* DOCUMENT SEGMENT *
A reaction confined to the lab for 25 years could find favour with industry after chemists retune the catalyst

An asymmetric catalysis reaction limited to laboratory syntheses has received a makeover that could see it used on a large scale by drug-makers.

Daniel Lim and Don Coltart, from Duke University, North Carolina, have adapted chiral catalysts to tackle drawbacks of the reaction creating chiral ketones with alkyl groups on their neighbouring (alpha) carbon atoms. Such structures are found in many natural products and pharmaceuticals. 

’Ketone alpha-alkylation is fundamental to organic synthesis, but only one effective asymmetric version of this transformation applicable to acyclic systems is available,’ the researchers explain. The traditional method, introduced over 25 years ago by Dieter Enders, uses chiral hydrazine auxiliaries that latch on to ketones, forming hydrazones. The auxiliaries ensure that only one enantiomer is formed when a hydrazone, deprotonated at its alpha carbon, attacks alkyl groups. 

But this reaction, though it’s been used in many total syntheses, has a number of drawbacks. Deprotonation is very slow; the alkylation requires very low temperatures (-110?C to -78?C); and recycling the auxiliaries uses harsh conditions - such as reaction with ozone or the carcinogen methyl iodide - that can affect other parts of a molecule. 

Coltart and Lim found that substituting conjugated electron-withdrawing groups onto the chiral hydrazine auxiliaries (forming N-amino cyclic carbamates) appears to make the hydrazones more stable, and allows the reaction to take place faster and in milder conditions. The alkylation took place in excellent yield and stereoselectivity at temperatures up to 0?C, and the auxiliaries could be fully recycled with a brief acid treatment. The hydrazone could even be alkylated twice on the same alpha carbon, because the auxiliary appears to override the selectivity of the deprotonating agent, lithium diisopropylamide (LDA).

Coltart-ACIEE-300

Hydrazones with N-amino cyclic carbamates attached allow ketones to be asymmetrically alkylated twice on the same alpha carbon, in conditions amenable to scaled-up syntheses

’This is an impressive piece of work,’ says Derek Tan, a synthetic organic chemist working at Memorial Sloan-Kettering Cancer Centre, New York. ’The reactions are efficient, highly practical, and scalable and should be very useful for both academic and industrial chemists.’

Coltart hopes the new method will see the reaction become available to the pharmaceutical industry. He points out that drugs such as Zofran (marketed by GSK) and Aricept (Esai/Pfizer) are chiral ketones of the sort his method produces, but are marketed in racemic form - probably because they can’t be economically synthesised as single enantiomers. Larger drug molecules with chiral ketones that are marketed as single enantiomers, such as erythromycin, are prepared by fermentation.

’Importantly from a pharma point of view, the methodology is fast and simple and seems to be amenable to large scale synthesis,’ comments Christoph Gaul, who works for Swiss-based pharmaceutical company Novartis.

Coltart says the team has only tried the reaction on a 7gram scale so far. ’We’re very confident this will work at larger scales - it’s remarkably easy chemistry,’ he says. The researchers have applied for a patent on the process and Duke are exploring licensing the technology to pharmaceutical companies.

* LISTED RECORDS *
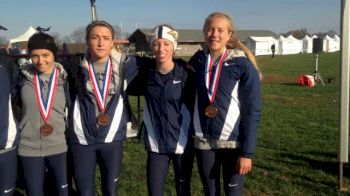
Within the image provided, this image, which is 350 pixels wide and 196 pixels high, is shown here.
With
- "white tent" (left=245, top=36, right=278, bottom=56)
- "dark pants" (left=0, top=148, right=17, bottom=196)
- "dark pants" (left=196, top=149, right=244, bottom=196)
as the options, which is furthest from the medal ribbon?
"white tent" (left=245, top=36, right=278, bottom=56)

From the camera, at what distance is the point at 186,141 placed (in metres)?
3.82

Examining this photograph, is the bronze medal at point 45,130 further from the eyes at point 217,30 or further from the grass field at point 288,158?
the grass field at point 288,158

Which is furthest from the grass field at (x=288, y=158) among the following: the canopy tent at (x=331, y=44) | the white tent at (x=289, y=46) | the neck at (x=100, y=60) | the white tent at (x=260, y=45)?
the canopy tent at (x=331, y=44)

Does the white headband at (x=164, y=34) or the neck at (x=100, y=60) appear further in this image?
the neck at (x=100, y=60)

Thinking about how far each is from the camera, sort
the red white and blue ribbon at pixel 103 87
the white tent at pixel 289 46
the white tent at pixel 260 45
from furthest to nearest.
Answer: the white tent at pixel 289 46 < the white tent at pixel 260 45 < the red white and blue ribbon at pixel 103 87

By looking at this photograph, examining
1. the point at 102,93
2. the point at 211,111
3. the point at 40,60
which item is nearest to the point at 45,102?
the point at 40,60

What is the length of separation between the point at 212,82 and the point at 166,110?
48 cm

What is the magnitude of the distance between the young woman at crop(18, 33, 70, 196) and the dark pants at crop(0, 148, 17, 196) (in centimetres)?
8

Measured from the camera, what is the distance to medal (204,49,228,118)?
362 centimetres

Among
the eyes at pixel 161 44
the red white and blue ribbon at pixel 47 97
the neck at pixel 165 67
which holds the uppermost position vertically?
the eyes at pixel 161 44

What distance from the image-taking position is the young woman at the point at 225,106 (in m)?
3.56

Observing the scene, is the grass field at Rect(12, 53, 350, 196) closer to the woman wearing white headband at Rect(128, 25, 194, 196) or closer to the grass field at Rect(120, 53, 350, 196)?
the grass field at Rect(120, 53, 350, 196)

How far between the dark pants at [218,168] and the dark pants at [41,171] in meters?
1.30

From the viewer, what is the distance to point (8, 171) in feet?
12.4
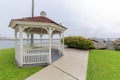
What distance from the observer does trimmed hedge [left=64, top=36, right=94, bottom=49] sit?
1761cm

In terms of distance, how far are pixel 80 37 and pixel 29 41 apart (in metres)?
6.27

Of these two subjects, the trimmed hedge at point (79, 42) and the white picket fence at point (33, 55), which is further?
the trimmed hedge at point (79, 42)

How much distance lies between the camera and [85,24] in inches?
1017

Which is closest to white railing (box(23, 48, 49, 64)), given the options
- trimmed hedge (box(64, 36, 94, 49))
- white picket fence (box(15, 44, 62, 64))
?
white picket fence (box(15, 44, 62, 64))

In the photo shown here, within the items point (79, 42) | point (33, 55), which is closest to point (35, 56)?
point (33, 55)

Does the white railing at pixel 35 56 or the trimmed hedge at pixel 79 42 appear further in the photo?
the trimmed hedge at pixel 79 42

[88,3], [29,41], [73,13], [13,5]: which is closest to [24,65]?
[29,41]

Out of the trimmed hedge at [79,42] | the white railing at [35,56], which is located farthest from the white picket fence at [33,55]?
the trimmed hedge at [79,42]

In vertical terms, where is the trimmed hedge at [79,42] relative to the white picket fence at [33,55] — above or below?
above

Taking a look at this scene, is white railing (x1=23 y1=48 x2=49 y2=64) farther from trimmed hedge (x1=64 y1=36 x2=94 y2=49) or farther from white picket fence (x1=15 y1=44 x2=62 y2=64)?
trimmed hedge (x1=64 y1=36 x2=94 y2=49)

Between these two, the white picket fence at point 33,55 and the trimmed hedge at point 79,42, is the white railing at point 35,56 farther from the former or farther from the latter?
the trimmed hedge at point 79,42

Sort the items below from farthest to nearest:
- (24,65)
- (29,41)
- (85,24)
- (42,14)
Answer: (85,24)
(29,41)
(42,14)
(24,65)

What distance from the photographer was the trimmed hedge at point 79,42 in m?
17.6

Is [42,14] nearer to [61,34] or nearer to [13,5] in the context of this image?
[61,34]
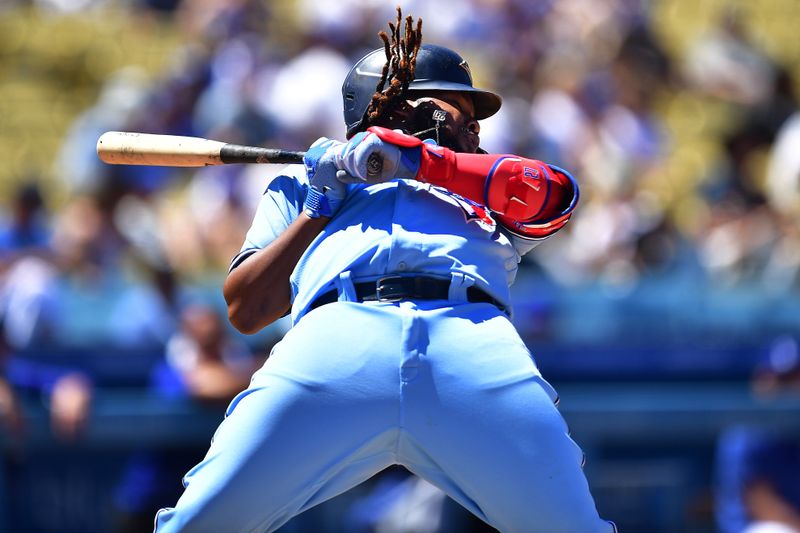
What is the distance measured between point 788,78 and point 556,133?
67.7 inches

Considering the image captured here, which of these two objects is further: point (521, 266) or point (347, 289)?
point (521, 266)

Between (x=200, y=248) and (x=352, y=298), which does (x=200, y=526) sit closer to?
(x=352, y=298)

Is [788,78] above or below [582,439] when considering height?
above

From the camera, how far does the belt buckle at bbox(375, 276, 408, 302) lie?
2732mm

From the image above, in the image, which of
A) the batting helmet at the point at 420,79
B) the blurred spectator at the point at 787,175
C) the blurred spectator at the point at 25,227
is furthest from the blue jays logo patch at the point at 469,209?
the blurred spectator at the point at 787,175

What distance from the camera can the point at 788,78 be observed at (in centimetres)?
823

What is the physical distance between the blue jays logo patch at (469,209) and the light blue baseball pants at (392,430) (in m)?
0.32

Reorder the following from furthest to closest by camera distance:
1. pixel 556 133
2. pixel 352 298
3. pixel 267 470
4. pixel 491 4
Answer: pixel 491 4 < pixel 556 133 < pixel 352 298 < pixel 267 470

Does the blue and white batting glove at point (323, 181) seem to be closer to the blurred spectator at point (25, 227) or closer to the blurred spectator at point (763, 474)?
the blurred spectator at point (763, 474)

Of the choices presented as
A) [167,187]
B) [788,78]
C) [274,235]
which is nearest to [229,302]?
[274,235]

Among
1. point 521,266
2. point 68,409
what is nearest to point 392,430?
point 68,409

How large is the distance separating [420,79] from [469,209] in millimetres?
366

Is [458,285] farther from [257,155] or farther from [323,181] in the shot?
[257,155]

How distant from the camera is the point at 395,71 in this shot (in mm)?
2945
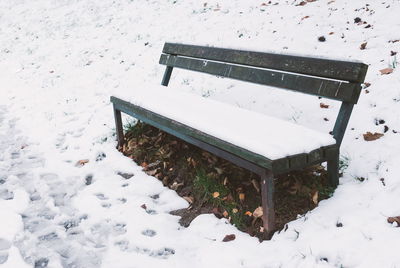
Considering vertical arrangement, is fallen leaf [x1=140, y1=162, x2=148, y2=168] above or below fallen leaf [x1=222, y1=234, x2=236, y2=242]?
below

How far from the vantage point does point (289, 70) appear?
117 inches

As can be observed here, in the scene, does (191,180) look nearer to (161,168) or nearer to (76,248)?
(161,168)

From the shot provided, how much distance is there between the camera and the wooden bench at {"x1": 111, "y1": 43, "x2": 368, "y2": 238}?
2.37 meters

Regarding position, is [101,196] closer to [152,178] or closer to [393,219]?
[152,178]

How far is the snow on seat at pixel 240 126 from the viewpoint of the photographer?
2373mm

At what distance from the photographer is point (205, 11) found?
25.1 feet

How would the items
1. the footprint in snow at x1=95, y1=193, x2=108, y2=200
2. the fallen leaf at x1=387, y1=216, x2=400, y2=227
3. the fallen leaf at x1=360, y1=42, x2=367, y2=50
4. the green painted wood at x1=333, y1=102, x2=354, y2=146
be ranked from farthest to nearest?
the fallen leaf at x1=360, y1=42, x2=367, y2=50, the footprint in snow at x1=95, y1=193, x2=108, y2=200, the green painted wood at x1=333, y1=102, x2=354, y2=146, the fallen leaf at x1=387, y1=216, x2=400, y2=227

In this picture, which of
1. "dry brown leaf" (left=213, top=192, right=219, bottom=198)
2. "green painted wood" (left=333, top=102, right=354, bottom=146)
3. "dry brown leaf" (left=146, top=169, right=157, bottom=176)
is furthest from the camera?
"dry brown leaf" (left=146, top=169, right=157, bottom=176)

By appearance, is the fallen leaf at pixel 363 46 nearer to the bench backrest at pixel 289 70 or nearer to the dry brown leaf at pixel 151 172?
the bench backrest at pixel 289 70

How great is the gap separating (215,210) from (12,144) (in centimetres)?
276

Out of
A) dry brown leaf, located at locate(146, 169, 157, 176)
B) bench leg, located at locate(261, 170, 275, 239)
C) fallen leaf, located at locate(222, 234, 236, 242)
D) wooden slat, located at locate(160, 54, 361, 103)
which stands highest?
wooden slat, located at locate(160, 54, 361, 103)

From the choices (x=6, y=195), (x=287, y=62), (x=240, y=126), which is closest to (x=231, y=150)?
(x=240, y=126)

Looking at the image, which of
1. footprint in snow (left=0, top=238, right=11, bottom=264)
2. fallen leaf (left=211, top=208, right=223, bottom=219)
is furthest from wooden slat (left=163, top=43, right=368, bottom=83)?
footprint in snow (left=0, top=238, right=11, bottom=264)

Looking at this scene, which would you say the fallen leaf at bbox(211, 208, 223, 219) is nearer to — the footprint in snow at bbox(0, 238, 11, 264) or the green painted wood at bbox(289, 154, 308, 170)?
the green painted wood at bbox(289, 154, 308, 170)
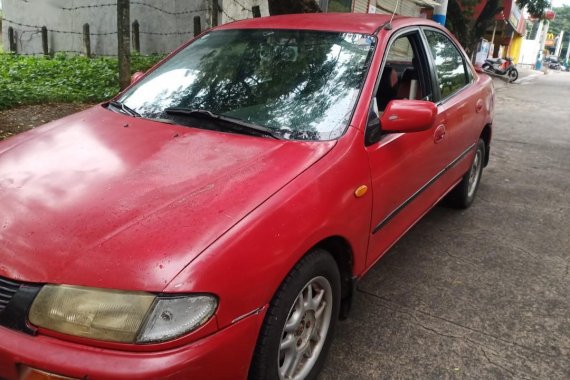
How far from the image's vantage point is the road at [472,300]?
2484 mm

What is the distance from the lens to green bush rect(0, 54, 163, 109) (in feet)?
22.9

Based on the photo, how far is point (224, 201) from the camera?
6.08 ft

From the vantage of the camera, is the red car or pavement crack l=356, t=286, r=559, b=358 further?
pavement crack l=356, t=286, r=559, b=358

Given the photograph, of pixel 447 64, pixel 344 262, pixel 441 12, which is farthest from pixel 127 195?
pixel 441 12

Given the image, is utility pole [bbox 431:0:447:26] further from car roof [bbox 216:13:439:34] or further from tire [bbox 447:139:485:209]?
car roof [bbox 216:13:439:34]

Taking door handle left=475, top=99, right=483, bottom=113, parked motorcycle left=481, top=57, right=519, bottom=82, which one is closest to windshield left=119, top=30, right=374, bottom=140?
door handle left=475, top=99, right=483, bottom=113

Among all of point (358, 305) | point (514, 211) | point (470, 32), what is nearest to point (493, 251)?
point (514, 211)

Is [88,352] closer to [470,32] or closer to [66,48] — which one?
[66,48]

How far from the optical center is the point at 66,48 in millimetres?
14633

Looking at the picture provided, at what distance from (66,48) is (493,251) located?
14.2m

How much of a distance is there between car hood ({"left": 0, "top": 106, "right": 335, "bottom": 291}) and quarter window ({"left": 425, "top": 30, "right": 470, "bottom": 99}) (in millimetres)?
1660

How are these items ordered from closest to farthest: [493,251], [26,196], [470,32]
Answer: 1. [26,196]
2. [493,251]
3. [470,32]

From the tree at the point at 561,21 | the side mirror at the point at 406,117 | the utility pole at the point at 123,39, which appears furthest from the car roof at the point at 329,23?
the tree at the point at 561,21

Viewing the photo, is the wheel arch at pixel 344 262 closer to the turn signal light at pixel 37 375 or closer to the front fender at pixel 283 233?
the front fender at pixel 283 233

* WHAT TO DO *
[1] Can you extract, word for word, the passage of the chiral ketone article starting with "Daniel Lim and" and going on through "products and pharmaceuticals."?
[2] Which people are named in the chiral ketone article?
Nothing in the listing is needed here.

* WRITTEN RESPONSES *
[1]
Daniel Lim and Don Coltart, from Duke University, North Carolina, have adapted chiral catalysts to tackle drawbacks of the reaction creating chiral ketones with alkyl groups on their neighbouring (alpha) carbon atoms. Such structures are found in many natural products and pharmaceuticals.

[2] Daniel Lim, Don Coltart, Dieter Enders, Derek Tan, Christoph Gaul